The nation’s mortgage-lending industry is in such bad shape that tremors are shaking Wall Street. A record number of mortgages were foreclosed in the first quarter of this year.

Some of the nation’s biggest mortgage lenders have gone belly up, including one whose bankruptcy Monday wiped out $1.4 billion in assets. Two mortgage- related hedge funds at the big Wall Street securities firm Bear Stearns failed, causing investors to lose $1 billion.

Analysts and investors worry that the mortgage crisis will spread to the larger economy, tipping the nation into recession. Presidents and presidential candidates have taken notice.

What caused this mess? A variety factors were at work, including the record-low interest rates the Federal Reserve used to forestall a recession after the tech-stock bust in 2000-2001. The low rates made investors large and small hungry for higher returns – and more willing to make risky bets.

But more than anything else, the current crisis can be attributed to the essential foolishness of lending money to people who aren’t likely to pay it back.

A booming market in so-called “subprime” mortgages has collapsed. Subprime loans are those made to customers whose credit is too poor to qualify for traditional loans.

The amount of subprime loans rose from $160 billion in 2001 to more than $600 billion in both 2005 and 2006. Some lenders even issued “no-doc” loans, requiring no documentation of income at all.

It doesn’t take a Ph.D. in economics to recognize that lending money to someone with bad credit is risky.
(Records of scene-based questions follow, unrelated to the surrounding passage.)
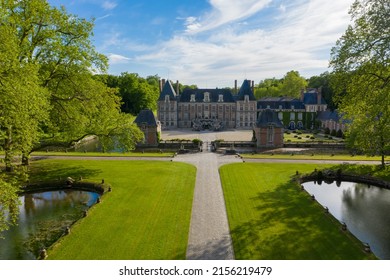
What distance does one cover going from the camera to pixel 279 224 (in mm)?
15633

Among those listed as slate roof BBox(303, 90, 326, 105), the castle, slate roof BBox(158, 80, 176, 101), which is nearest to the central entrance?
the castle

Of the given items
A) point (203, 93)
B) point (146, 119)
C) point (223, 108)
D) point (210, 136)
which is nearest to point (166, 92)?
point (203, 93)

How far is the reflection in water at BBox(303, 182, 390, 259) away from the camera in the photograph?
50.5 feet

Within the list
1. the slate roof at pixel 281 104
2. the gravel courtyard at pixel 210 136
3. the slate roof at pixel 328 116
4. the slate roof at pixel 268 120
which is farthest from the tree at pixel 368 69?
the slate roof at pixel 281 104

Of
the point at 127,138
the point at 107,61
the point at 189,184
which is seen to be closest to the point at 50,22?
the point at 107,61

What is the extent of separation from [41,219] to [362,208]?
65.7 feet

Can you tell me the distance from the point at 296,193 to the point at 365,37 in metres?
10.9

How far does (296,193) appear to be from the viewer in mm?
21078

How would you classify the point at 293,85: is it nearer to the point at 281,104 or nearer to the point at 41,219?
the point at 281,104

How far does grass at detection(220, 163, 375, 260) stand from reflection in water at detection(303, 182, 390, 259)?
161cm

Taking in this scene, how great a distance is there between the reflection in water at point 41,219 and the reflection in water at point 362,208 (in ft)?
51.0

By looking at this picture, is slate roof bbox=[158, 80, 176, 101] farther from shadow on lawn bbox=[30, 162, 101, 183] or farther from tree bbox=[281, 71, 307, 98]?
shadow on lawn bbox=[30, 162, 101, 183]

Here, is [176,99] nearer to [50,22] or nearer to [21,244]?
[50,22]

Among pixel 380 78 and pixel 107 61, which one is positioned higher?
pixel 107 61
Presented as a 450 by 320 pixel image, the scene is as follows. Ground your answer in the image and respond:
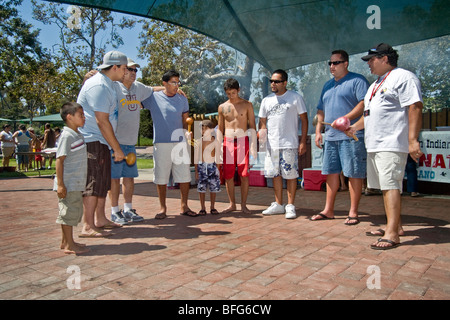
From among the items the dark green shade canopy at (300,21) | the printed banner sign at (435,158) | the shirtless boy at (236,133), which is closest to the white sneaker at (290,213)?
the shirtless boy at (236,133)

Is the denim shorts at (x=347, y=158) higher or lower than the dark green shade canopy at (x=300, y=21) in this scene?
lower

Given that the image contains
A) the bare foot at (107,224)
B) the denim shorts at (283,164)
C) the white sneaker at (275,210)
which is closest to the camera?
the bare foot at (107,224)

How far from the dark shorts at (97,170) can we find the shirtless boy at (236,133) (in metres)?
2.13

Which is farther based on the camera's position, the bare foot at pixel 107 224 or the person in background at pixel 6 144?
the person in background at pixel 6 144

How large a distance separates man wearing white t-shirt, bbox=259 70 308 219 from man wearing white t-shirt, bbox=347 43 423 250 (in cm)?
157

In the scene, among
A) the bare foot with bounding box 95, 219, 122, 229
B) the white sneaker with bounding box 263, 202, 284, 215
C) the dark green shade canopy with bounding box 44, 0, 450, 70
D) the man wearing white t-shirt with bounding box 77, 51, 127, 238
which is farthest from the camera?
the dark green shade canopy with bounding box 44, 0, 450, 70

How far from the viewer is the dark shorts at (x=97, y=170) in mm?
4199

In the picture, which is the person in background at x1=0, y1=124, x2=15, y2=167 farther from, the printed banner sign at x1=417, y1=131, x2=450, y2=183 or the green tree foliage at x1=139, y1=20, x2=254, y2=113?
the printed banner sign at x1=417, y1=131, x2=450, y2=183

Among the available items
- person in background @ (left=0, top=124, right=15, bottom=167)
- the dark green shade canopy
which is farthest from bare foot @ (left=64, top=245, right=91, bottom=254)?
person in background @ (left=0, top=124, right=15, bottom=167)

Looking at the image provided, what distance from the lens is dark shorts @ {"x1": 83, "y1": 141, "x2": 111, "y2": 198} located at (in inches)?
165

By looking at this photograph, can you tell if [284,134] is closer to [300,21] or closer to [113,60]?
[113,60]

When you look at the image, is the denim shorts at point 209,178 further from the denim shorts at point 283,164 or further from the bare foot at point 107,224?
the bare foot at point 107,224

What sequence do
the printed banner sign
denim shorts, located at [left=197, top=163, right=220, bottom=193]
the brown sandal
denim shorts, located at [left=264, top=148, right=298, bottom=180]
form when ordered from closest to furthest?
the brown sandal < denim shorts, located at [left=264, top=148, right=298, bottom=180] < denim shorts, located at [left=197, top=163, right=220, bottom=193] < the printed banner sign

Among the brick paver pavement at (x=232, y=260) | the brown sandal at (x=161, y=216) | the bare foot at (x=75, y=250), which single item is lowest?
the brick paver pavement at (x=232, y=260)
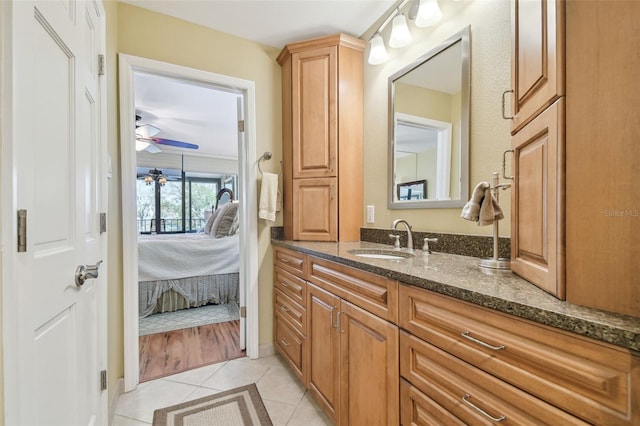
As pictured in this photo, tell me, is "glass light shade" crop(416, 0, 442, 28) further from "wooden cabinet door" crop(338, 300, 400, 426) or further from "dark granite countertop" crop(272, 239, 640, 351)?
"wooden cabinet door" crop(338, 300, 400, 426)

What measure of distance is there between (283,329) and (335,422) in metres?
0.82

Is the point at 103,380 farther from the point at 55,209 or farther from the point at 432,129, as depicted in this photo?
the point at 432,129

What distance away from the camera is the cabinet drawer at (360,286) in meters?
1.03

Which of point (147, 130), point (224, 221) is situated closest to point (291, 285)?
point (224, 221)

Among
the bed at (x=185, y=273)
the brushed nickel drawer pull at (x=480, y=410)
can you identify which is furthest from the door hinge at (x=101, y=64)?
the bed at (x=185, y=273)

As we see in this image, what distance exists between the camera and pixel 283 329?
2.08 meters

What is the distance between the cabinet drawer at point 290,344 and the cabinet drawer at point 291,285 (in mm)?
219

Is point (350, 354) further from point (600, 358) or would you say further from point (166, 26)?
point (166, 26)

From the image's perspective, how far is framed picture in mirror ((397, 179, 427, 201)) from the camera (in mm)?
1708

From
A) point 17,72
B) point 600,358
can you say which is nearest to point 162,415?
point 17,72

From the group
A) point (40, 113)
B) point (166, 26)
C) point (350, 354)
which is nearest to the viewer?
point (40, 113)

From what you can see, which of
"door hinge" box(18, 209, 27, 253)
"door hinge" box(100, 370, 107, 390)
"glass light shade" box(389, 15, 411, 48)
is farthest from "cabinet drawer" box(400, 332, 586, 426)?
"glass light shade" box(389, 15, 411, 48)

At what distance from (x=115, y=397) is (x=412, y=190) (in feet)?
7.09

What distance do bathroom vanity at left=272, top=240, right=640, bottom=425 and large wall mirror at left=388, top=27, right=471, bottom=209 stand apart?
0.41m
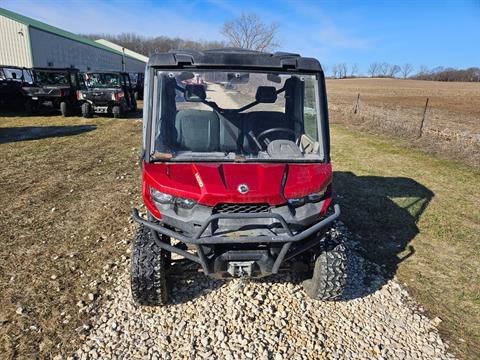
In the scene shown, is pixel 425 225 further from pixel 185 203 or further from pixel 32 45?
pixel 32 45

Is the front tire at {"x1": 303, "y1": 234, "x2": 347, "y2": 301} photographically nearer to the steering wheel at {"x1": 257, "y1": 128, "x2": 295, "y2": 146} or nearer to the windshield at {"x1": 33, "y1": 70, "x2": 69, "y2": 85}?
the steering wheel at {"x1": 257, "y1": 128, "x2": 295, "y2": 146}

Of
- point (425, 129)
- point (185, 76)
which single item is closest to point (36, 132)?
point (185, 76)

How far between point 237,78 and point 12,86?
48.5 feet

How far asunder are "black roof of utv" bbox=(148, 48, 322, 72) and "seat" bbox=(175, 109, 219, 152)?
45 centimetres

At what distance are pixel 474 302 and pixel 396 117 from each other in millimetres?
11232

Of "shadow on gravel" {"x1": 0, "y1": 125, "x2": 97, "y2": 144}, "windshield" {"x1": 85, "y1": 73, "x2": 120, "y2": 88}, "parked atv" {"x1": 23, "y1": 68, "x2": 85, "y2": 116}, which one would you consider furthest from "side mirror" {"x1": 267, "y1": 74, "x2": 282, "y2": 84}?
"parked atv" {"x1": 23, "y1": 68, "x2": 85, "y2": 116}

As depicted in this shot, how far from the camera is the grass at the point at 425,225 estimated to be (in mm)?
3377

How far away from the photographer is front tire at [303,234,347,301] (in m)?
2.97

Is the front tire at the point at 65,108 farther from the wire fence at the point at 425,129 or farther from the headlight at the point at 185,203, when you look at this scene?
the headlight at the point at 185,203

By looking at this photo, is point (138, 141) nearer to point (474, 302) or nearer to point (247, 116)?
point (247, 116)

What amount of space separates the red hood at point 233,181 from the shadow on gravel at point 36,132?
Answer: 8729 mm

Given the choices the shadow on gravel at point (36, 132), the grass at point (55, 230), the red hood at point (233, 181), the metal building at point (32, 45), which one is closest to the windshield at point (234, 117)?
the red hood at point (233, 181)

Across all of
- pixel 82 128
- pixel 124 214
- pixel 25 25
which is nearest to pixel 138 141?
pixel 82 128

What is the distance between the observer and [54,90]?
43.0 feet
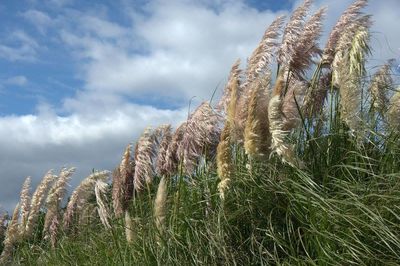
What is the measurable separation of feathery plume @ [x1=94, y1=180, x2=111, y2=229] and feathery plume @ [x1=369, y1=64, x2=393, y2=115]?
82.6 inches

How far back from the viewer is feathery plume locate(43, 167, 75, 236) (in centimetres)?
Answer: 695

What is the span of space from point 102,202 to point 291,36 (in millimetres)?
1851

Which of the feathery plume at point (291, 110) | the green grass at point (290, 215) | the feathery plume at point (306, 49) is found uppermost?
the feathery plume at point (306, 49)

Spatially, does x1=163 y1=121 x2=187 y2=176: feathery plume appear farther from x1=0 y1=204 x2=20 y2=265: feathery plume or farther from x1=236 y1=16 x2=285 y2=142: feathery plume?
x1=0 y1=204 x2=20 y2=265: feathery plume

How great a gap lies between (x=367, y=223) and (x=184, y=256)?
129 centimetres

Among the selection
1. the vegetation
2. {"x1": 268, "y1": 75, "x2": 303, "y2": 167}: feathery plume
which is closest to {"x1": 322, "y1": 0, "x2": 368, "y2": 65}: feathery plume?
the vegetation

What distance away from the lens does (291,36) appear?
5.17 m

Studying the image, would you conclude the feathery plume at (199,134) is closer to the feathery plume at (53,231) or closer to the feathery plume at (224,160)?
the feathery plume at (224,160)

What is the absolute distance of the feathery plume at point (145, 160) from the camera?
5543mm

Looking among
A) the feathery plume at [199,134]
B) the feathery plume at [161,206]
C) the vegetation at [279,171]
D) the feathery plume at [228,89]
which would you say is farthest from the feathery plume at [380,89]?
the feathery plume at [161,206]

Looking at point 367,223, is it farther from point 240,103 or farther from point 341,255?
point 240,103

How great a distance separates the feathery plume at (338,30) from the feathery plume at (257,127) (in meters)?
1.13

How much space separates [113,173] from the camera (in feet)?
18.9

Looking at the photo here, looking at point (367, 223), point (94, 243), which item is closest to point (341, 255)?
point (367, 223)
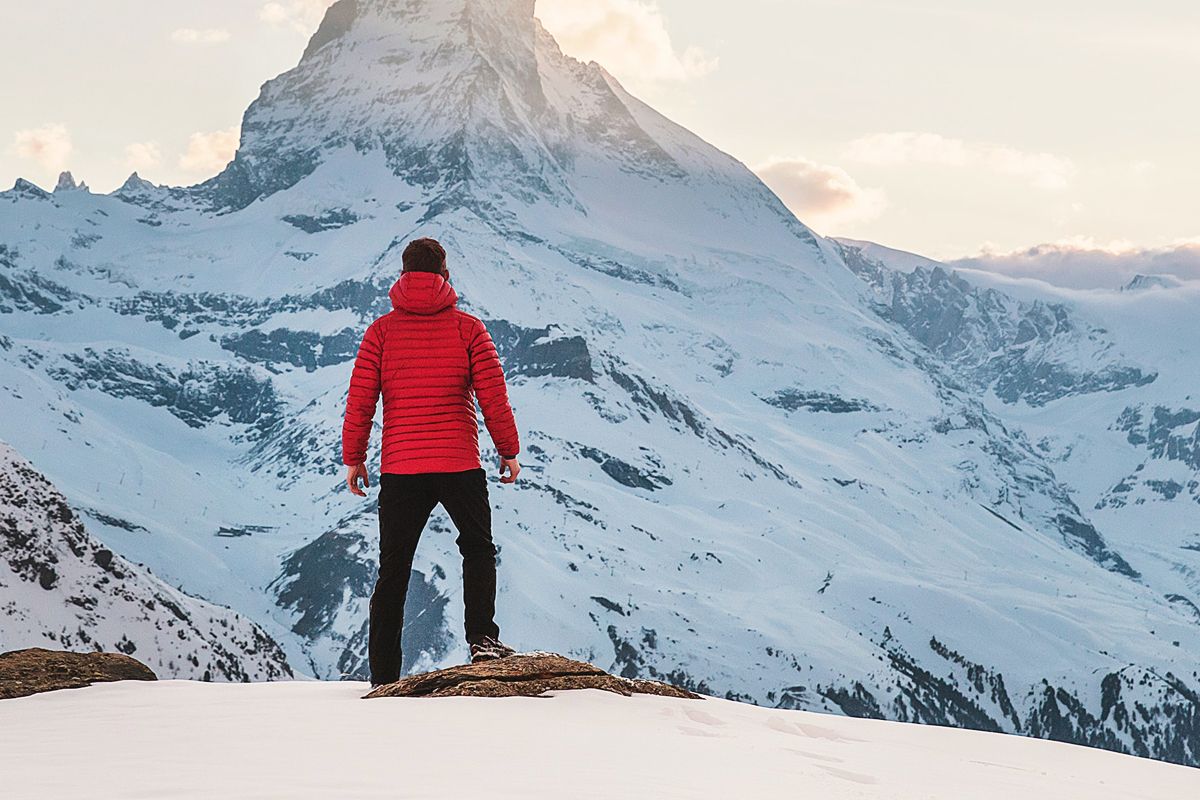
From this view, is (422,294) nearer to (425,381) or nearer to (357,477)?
(425,381)

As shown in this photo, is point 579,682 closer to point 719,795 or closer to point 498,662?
point 498,662

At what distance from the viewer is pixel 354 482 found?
14.1 metres

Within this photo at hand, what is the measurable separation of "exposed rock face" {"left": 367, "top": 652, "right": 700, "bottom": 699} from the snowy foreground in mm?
304

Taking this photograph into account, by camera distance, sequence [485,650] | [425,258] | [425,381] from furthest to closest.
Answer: [485,650]
[425,258]
[425,381]

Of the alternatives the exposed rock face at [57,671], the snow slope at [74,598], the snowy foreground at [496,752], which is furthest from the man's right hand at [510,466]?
the snow slope at [74,598]

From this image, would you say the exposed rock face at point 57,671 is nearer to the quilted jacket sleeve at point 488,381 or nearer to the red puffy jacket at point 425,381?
the red puffy jacket at point 425,381

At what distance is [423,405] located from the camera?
13922 mm

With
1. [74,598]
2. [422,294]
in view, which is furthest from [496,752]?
[74,598]

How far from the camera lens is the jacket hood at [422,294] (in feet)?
45.6

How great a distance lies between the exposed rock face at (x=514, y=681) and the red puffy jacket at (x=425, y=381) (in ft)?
6.63

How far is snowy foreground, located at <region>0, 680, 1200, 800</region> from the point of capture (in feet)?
31.5

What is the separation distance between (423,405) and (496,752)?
13.3 feet

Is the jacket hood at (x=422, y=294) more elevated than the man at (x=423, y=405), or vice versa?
the jacket hood at (x=422, y=294)

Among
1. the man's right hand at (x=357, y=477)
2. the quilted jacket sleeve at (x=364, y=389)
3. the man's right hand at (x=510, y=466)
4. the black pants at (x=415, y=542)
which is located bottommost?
the black pants at (x=415, y=542)
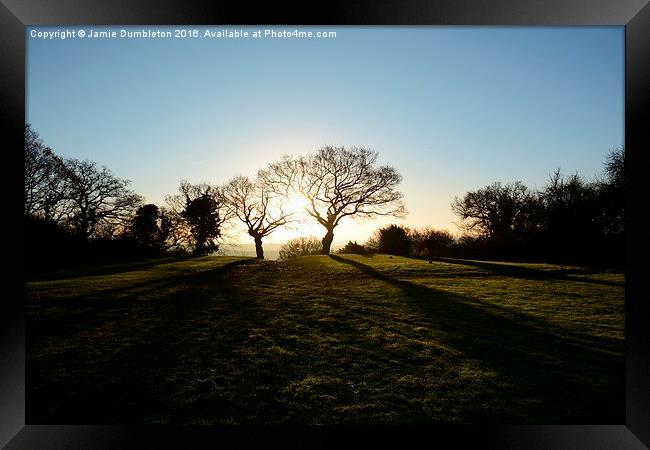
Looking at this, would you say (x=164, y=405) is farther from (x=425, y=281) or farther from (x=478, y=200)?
(x=478, y=200)

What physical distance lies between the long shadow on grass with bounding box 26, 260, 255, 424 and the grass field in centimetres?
2

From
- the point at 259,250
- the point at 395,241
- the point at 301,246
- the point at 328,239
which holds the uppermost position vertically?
the point at 328,239

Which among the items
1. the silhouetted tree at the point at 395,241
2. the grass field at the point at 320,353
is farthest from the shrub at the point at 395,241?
the grass field at the point at 320,353

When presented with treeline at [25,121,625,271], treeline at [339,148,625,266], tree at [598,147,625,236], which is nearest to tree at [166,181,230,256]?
treeline at [25,121,625,271]

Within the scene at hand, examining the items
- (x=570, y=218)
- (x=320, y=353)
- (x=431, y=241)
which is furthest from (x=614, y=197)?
(x=320, y=353)

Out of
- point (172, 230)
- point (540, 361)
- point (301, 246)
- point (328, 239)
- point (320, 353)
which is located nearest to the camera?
point (540, 361)

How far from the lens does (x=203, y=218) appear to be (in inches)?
604

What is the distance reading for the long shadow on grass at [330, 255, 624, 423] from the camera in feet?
13.8

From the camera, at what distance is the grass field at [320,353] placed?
4.18 meters

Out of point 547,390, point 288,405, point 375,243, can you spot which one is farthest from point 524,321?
point 375,243

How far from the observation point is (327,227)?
58.4 ft

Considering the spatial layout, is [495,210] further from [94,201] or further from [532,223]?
[94,201]
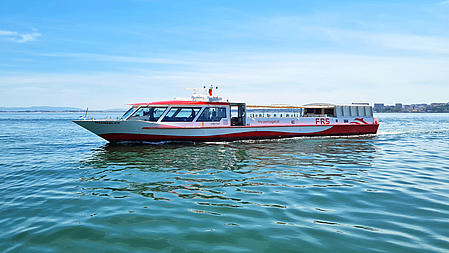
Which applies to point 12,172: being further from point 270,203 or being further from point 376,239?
point 376,239

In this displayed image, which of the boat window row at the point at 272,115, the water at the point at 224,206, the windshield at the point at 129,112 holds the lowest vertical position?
the water at the point at 224,206

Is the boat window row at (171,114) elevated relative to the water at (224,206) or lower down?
elevated

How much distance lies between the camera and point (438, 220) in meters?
5.35

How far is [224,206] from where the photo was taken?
6129 millimetres

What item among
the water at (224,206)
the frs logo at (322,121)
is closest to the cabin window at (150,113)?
the water at (224,206)

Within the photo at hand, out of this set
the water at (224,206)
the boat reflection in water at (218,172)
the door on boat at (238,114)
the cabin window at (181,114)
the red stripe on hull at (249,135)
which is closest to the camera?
the water at (224,206)

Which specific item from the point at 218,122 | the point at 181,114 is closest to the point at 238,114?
the point at 218,122

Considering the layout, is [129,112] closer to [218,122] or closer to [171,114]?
[171,114]

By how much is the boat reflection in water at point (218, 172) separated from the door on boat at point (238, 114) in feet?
15.3

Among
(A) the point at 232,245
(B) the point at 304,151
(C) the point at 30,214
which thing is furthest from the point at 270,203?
(B) the point at 304,151

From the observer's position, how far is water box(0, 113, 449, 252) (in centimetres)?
446

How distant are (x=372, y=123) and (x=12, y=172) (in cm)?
2586

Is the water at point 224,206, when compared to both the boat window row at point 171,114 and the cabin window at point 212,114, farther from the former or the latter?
the cabin window at point 212,114

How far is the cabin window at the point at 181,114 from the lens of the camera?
17.0m
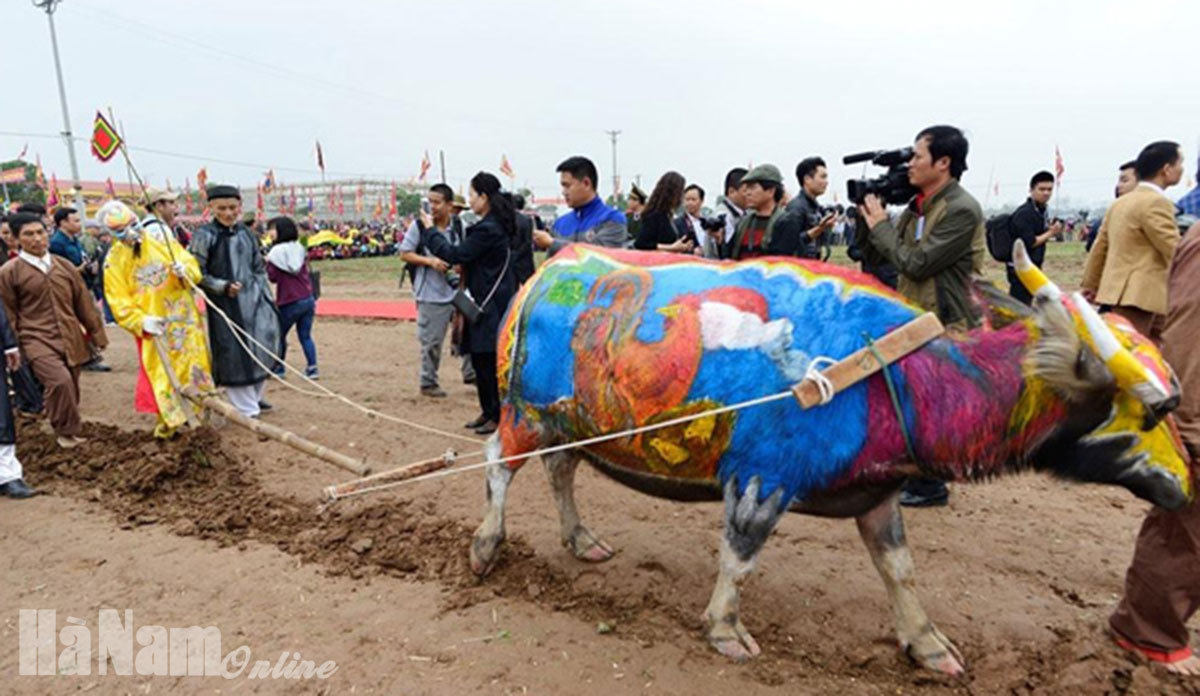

But if the lender can bundle subprime loans and sell them to securities firms that sell them to investors, everything’s peachy.

Lenders are happy to keep on making high-risk loans – because investors, not the lenders, are stuck with the risk. That’s the magic of “securitization.”

The easy-credit lending spree helped fuel a boom in the housing industry that rippled through the rest of the economy. Now the easy-credit days are over, as the rest of the market sees the danger.

If we’re lucky, both Wall Street and the economy will weather the mortgage crisis with minimal damage. It’s too soon to say. In any case, regulators and lawmakers need to address the lack of regulatory supervision in the non-bank mortgage industry. Some lenders – and borrowers – need to be protected from themselves.